Gun Violence, Advocacy, and Leadership

Focus Area:
State Health Policy Leadership
Topic:
Population Health

As the know-it-all big brother, I take the job of telling my sister what to do very seriously. So when she starts giving me lessons in my supposed wheelhouse—the making of public policy to improve population health—I am brought up short; especially when the lessons are about strength, courage, and the role of advocacy to change set-in-stone policies—in this case, regarding the regulation of guns.

She did not seek the role of an advocate for gun violence prevention. After she was shot and nearly killed two years ago defending her daughter from a carjacking outside an airport hotel, the work sought her.

A teacher in the Baltimore city schools, she had already seen what violence had done to her students and their families. The circular-firing-squad logic of increasing access to guns, as numerous would-be experts argued in the wake of the incident in mostly anonymous Facebook posts, did not persuade this victim. If she had had a gun that night, it would have made no difference, she said.

So when she had sufficiently recovered from the gunshot wound that nicked an artery, placed her in the ICU for six days, and caused nerve weakness that bothers her to this day, she decided to move forward rather than retreat. What could be done to limit the gun violence in our country that takes 96 lives every day, reduce the 21,000 suicides a year from shooting, help the 4.5 million women in the US who, it is estimated, have been threatened with a gun or shot by an intimate partner, and eliminate the mass shootings with automatic weapons that capture our attention?

She discovered “Moms Demand Action” and co-founded a local chapter. She started to help organize meetings. She told her story on panels and in social media. She went to marches and set up informational tables at festivals. She learned about the legislative agenda in her home state, took time off to testify at bill hearings, acquainted herself with the legislators on the committees of jurisdiction, heard arguments against the bills she supported, and discovered what it is like to have bills die in committee.

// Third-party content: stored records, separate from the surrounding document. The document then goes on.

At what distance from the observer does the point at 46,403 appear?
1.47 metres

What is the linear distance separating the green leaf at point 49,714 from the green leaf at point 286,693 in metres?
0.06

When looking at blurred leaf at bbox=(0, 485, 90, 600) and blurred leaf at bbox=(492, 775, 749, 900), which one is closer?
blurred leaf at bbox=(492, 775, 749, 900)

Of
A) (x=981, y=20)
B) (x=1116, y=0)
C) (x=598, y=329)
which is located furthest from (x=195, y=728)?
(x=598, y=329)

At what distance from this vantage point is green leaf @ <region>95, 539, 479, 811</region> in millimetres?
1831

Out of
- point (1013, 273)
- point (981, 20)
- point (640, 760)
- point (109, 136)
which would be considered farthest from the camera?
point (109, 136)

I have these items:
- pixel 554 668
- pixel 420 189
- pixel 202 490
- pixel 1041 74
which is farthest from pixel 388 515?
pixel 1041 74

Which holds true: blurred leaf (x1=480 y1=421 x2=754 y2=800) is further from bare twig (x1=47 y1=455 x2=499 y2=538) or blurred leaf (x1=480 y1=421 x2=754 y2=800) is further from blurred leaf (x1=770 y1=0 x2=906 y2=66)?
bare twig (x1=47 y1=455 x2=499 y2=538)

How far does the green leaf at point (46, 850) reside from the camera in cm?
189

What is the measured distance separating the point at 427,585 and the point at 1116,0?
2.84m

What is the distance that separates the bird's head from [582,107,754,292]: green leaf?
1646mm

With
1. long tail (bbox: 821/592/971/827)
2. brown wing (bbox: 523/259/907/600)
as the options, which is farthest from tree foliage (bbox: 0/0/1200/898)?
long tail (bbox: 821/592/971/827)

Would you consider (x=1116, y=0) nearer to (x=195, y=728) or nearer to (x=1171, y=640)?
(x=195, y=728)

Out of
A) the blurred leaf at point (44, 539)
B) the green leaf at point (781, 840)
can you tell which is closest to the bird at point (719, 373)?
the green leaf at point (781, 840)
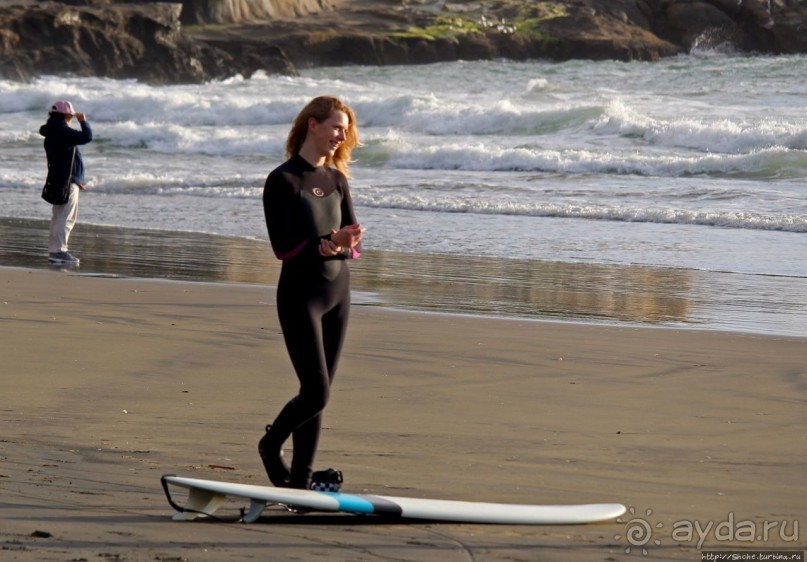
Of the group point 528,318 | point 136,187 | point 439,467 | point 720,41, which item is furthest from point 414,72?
point 439,467

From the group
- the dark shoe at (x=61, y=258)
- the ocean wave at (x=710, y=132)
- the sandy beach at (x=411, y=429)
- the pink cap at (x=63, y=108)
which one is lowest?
the dark shoe at (x=61, y=258)

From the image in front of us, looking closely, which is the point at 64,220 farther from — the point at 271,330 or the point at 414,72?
the point at 414,72

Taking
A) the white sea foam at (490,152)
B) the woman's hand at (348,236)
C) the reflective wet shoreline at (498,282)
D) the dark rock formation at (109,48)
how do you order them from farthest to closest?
the dark rock formation at (109,48) < the white sea foam at (490,152) < the reflective wet shoreline at (498,282) < the woman's hand at (348,236)

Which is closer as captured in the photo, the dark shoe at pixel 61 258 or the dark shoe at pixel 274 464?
the dark shoe at pixel 274 464

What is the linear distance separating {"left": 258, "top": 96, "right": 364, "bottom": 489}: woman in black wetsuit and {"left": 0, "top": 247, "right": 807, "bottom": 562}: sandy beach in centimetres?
26

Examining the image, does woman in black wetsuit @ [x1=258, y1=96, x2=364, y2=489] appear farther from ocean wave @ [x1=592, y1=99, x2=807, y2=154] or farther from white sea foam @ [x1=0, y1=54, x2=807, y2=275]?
ocean wave @ [x1=592, y1=99, x2=807, y2=154]

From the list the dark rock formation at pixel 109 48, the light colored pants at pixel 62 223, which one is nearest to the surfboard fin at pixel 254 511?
the light colored pants at pixel 62 223

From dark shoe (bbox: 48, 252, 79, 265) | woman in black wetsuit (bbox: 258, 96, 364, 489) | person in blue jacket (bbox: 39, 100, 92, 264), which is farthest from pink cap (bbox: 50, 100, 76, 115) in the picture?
woman in black wetsuit (bbox: 258, 96, 364, 489)

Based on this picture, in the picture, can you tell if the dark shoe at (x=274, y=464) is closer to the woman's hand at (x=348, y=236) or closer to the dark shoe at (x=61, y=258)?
the woman's hand at (x=348, y=236)

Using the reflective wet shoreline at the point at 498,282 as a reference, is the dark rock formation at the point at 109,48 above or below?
above

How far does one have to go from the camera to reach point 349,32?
168 feet

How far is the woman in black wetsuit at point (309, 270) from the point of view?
4.34 meters

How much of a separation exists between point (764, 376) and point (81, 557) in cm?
425

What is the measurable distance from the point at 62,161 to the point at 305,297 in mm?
7742
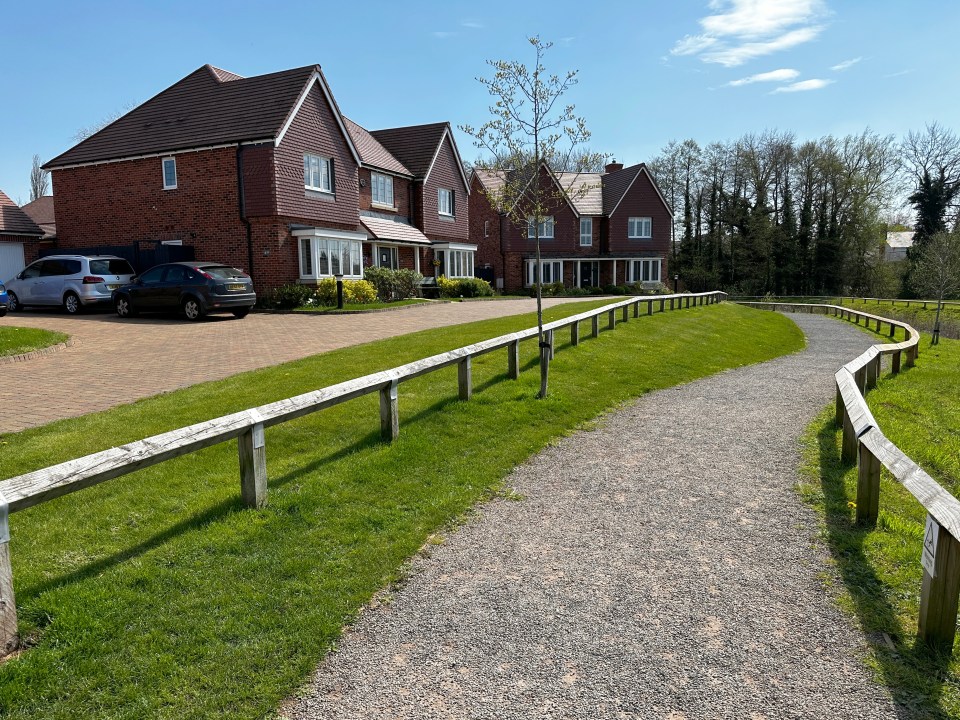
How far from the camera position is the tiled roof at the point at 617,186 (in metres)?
47.0

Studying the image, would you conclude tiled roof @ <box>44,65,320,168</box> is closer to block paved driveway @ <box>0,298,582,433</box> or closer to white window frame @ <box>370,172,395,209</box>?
white window frame @ <box>370,172,395,209</box>

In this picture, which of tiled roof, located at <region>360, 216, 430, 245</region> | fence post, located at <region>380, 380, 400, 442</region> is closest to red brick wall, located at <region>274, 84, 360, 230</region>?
tiled roof, located at <region>360, 216, 430, 245</region>

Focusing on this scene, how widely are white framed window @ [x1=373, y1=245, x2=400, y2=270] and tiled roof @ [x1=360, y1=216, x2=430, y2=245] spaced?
843mm

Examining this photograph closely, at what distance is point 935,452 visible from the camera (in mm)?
7988

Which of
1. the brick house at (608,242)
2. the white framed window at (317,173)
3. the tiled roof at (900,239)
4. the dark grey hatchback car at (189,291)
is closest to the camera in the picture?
the dark grey hatchback car at (189,291)

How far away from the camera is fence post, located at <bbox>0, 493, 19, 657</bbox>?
3.20 meters

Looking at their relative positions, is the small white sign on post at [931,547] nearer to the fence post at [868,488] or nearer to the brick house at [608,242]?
the fence post at [868,488]

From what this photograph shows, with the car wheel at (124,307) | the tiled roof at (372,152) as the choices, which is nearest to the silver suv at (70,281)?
the car wheel at (124,307)

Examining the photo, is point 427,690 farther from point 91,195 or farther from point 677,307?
point 91,195

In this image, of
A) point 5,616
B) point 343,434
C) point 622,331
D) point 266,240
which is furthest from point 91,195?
point 5,616

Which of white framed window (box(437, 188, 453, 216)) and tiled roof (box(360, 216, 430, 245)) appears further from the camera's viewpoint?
white framed window (box(437, 188, 453, 216))

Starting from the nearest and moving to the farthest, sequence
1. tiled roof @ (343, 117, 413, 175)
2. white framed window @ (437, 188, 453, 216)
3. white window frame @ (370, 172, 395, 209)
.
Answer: tiled roof @ (343, 117, 413, 175) → white window frame @ (370, 172, 395, 209) → white framed window @ (437, 188, 453, 216)

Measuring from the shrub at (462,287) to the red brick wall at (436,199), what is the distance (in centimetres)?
320

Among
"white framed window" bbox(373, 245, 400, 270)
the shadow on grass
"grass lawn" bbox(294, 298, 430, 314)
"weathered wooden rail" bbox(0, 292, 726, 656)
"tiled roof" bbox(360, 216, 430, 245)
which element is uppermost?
"tiled roof" bbox(360, 216, 430, 245)
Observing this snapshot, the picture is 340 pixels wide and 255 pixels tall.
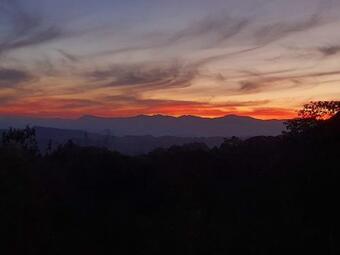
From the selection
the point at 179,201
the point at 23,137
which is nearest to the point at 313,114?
the point at 179,201

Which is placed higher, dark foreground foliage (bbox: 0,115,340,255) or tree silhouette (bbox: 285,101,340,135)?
tree silhouette (bbox: 285,101,340,135)

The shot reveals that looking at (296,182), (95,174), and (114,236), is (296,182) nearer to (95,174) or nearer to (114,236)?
(114,236)

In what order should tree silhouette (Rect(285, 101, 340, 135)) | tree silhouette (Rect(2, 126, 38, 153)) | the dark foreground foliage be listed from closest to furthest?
the dark foreground foliage → tree silhouette (Rect(285, 101, 340, 135)) → tree silhouette (Rect(2, 126, 38, 153))

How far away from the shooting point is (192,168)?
92.6 feet

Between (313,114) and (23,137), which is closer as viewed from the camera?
(313,114)

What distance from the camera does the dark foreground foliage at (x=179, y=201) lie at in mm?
20031

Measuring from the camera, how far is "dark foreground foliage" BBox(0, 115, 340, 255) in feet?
65.7

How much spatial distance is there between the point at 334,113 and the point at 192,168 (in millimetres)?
7666

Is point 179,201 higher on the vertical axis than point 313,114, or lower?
lower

The recent school shootings have increased the energy of the work. The meetings are now bigger. She and her colleagues were ready and organized, with opportunities for new recruits to pitch in. Not sure about planning public marches, but want to do data entry? Come on board.

This has been a pretty good winter for efforts in her state—a law banning the “bump stocks” that turn semiautomatic rifles into fully-automatic ones passed. After multiple years, legislation removing firearms from those convicted of domestic violence made it out of the state Assembly and is pending in the Senate, as is a “red flag bill” giving law enforcement greater authority over the firearms of people determined to be in crisis.

She has honed her speaking points during this process. Good advocates know their facts, how to communicate them, and how to organize others. Really good ones understand their opponents’ arguments and the values that drive them. Several of our immediate family members own and use firearms. “We respect the second amendment and the right to responsibly own and use guns,” my sister says. “We are not here to take away your guns. But the proliferation of firearms has risen to a national crisis.”

Effective advocates also know how to compromise. The gun violence prevention legislation that passed this year draws dismay from those who find it insufficient to address the mass shootings that capture the headlines. Our father, a World War II veteran, thinks she advocates for too little. Gun violence prevention advocates readily acknowledge that that might be the case, but policies change incrementally.

The far greater impact of advocates like my sister and the articulate students now speaking up is to create space for previously impossible legislative and campaign discussions. The tactics of the National Rifle Association—financing political candidates and activating membership—have been primarily responsible for creating an environment in which debates in legislative committees do not match public sentiment; an environment in which two thirds of Americans support stricter gun control laws, according to recent CBS and CNN polls, yet legislation enacting such measures struggles to even get a hearing.

We see the effects of this in our work at the Milbank Memorial Fund. Discussions in our closed-door policy leadership meetings on gun violence reduction and prevention generate more passion and divisiveness than any other public health issue. Moderate Republicans have asked us not to have public discussions about the issue for fear that any publicity will cause the legislators among them to face well-financed, single-issue opponents in their primary elections.

The capacity to use evidence and reflection to determine the right thing to do—and the courage to act—are essential for good public leaders. We at the Fund work to identify, inform, and inspire this kind of leadership. But capacity and courage are not enough; leaders cannot do the work of policymaking alone. They need articulate, well-organized, and sophisticated public advocacy—and not just from one position. They need thoughtful leaders of those movements, like my sister, who can speak from hard-earned, often painful, personal experience and help others—those without connections, lobbyists, or money to give to campaigns—to find their own voice and exert their own influence.

The public policies that result from this advocacy and leadership may please no one fully, but they will better reflect the sentiment of the full electorate. This is the case for any issue, but particularly current state and federal laws regarding gun violence prevention that are unbalanced and ineffective. Thanks for the lessons, sis.